/ Modified apr 28, 2017 5:14 p.m.

Sisters Watched as Sawmill Fire Crept Toward Their Winery

Fire singed their property six years ago and left them wondering if it would happen again last week.

Winery from road Arizona Hops and Vines sits along State Route 82 east of Sonoita.
Zac Ziegler


Evacuations were a part of the scramble last week as the Sawmill Fire spread across the Santa Rita Mountains and headed toward the Pima-Cochise county line.

Shannon Zouzoulas and Megan Haller were among those wondering if they would be asked to leave their livelihood in order to ensure their personal safety.

They worried that the Sawmill Fire may cost them their business, Arizona Hops and Vines.

The fire broke out Sunday, April 23, and Zouzoulas recalled seeing it that first night.

“I was coming back from a festival in Elgin. I was coming to our winery and I could see the smoke shooting up," she said.

Her view was obstructed by the mountains, so she called someone she knew had a clearer view.

“My sister lives over by Green Valley. So I called her and I said: ‘Is that fire by you? Is it in the Santa Ritas? It looks big.’ And she said, ‘Yeah, it’s in the Santa Ritas.”

On Sunday night, a mountain range and a two-lane highway stood between the wildfire and Arizona Hops and Vines.

By Tuesday morning, the fire had crossed both barriers and was close enough that they could see the flames at night.

While the sisters were concerned for the business, it was not their biggest worry.

Sheep and goats VIEW LARGER The animals that make up Arizona Hops and Vines petting zoo were a big reason the owners stayed during the fire.
Zac Ziegler

The winery has a petting zoo that includes sheep, a pig, goats and a few varieties of birds.

The safety of those furry and feathered friends was foremost in their mind.

“We did come close to evacuat[ing] them on Tuesday, when firefighters said it was coming closer to us,” said Haller.

Unsure what to do, Zouzoulas called fire crews and asked if she should stay at the winery or head to her home east of Tucson.

“‘Should we stay the night? We’re in Vail,’" she said. "‘Are we going to get evacuated? What should we do?’ And they were like, ‘You need to stay.’ And we thought, that’s scary because they’re so calm about everything.”

They spent the night in the winery.

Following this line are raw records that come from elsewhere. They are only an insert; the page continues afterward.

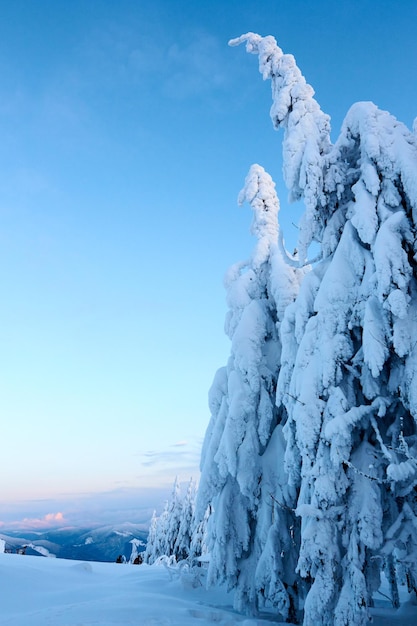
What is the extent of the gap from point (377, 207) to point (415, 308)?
194cm

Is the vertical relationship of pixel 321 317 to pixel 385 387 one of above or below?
above

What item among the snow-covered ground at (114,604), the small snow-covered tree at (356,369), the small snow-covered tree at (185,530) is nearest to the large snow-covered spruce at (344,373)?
the small snow-covered tree at (356,369)

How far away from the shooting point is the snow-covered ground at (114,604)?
8.13 metres

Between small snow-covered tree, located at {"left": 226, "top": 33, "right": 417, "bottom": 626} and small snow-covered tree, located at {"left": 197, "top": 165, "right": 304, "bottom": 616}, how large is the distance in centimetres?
230

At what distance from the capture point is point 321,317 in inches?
305

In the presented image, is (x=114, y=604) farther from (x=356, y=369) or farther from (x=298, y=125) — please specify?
(x=298, y=125)

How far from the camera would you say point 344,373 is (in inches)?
302

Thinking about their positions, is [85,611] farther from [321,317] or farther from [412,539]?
[321,317]

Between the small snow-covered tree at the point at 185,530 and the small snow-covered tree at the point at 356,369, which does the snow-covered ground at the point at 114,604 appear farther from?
the small snow-covered tree at the point at 185,530

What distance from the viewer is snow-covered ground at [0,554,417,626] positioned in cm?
813

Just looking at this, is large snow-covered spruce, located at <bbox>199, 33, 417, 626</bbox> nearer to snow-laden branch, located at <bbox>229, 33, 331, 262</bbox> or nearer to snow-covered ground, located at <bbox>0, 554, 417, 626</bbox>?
snow-laden branch, located at <bbox>229, 33, 331, 262</bbox>

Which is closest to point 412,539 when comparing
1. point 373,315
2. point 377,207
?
point 373,315

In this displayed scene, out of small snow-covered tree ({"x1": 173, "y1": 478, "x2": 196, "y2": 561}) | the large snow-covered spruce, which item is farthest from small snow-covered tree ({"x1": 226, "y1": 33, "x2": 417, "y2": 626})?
small snow-covered tree ({"x1": 173, "y1": 478, "x2": 196, "y2": 561})

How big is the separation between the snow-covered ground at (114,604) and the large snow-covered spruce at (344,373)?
1.38 metres
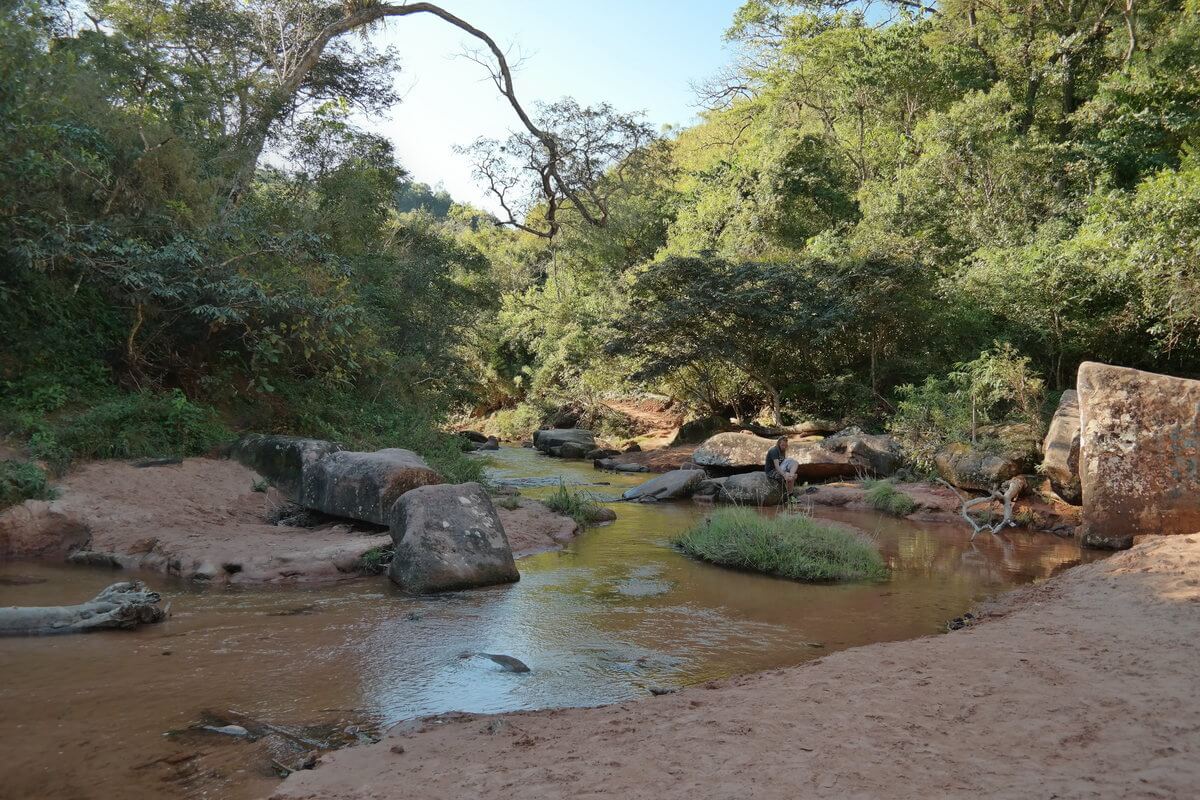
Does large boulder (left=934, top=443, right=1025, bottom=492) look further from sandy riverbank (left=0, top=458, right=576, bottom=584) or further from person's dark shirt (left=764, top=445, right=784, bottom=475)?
sandy riverbank (left=0, top=458, right=576, bottom=584)

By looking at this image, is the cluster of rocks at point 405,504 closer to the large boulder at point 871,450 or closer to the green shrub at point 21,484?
the green shrub at point 21,484


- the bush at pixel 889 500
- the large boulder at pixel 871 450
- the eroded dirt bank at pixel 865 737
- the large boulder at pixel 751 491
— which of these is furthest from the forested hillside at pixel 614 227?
Result: the eroded dirt bank at pixel 865 737

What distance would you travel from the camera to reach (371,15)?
15641mm

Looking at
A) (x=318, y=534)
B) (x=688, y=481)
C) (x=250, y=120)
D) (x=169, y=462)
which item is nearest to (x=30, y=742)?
(x=318, y=534)

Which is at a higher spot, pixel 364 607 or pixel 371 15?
pixel 371 15

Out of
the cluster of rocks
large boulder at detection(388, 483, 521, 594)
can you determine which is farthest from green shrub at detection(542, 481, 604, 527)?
large boulder at detection(388, 483, 521, 594)

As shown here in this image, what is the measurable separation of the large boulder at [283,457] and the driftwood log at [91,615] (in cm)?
381

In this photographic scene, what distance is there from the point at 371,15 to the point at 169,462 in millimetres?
10773

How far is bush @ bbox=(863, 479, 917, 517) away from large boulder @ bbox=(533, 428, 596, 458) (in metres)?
11.0

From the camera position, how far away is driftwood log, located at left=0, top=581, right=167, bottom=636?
5.33 m

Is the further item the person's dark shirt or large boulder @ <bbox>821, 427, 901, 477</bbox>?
large boulder @ <bbox>821, 427, 901, 477</bbox>

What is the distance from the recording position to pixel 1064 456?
11.8 meters

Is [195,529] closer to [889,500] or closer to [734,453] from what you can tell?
[889,500]

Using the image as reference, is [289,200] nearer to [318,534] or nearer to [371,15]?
[371,15]
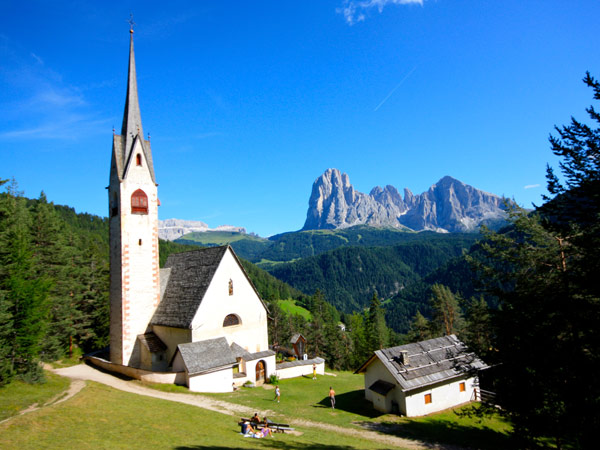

They calmed their nerves by taking up the task of quality control.

“Mainly drinking wine and watching the flames,” Zouzoulas said.

At one point, determined to get a better view of the flames that they thought were just on the other side of a hill, Haller climbed onto the winery's roof.

“Turned out not to be a great idea," she said, laughing. "Slid down and ripped my pants.”

The fire brought back memories from when the winery was in its infancy. Six years ago, a brush fire started behind the sisters' property. It burned 10 rows of grape vines.

Winery grounds The back rows of grapes in the rear field caught fire six years ago during a brushfire.
Zac Ziegler

“It was traumatic," said Haller. "It was right after we planted our vines, and the irrigation melted on the ground. Thankfully, the vines came back. We were really, really lucky. The fire department was amazing, and people in the town were bringing their water trucks.”

The winery owners learned the importance of a fire break that day, a lesson they take to heart today. The local fire department recently paid their property a visit to help them mow the grass around the edge of their 10 acres.

Last week's events taught Zouzoulas another message. She now understands the people she has seen on television refusing to evacuate in the face of a natural disaster.

“The very first night when we posted [on Facebook] the flames right over the ridge there, people like my friends in Germany were texting and saying: ‘Just leave. Who cares?’" she said. "But it’s such a different sense.”

She said she was ready to evacuate, and she would leave if asked in order to ensure no one's life is put in danger to save her.

“But there’s this sense of personal loss," said Zouzoulas. "You don’t want to let go, and if you stay here everything will be okay. But if you leave something will go wrong.”

Now that Arizona Hops and Vines is no longer in danger from the Sawmill Fire, the sisters said their worries have turned to when customers will return to the winery.

After all, they said, spring tends to be their busy season.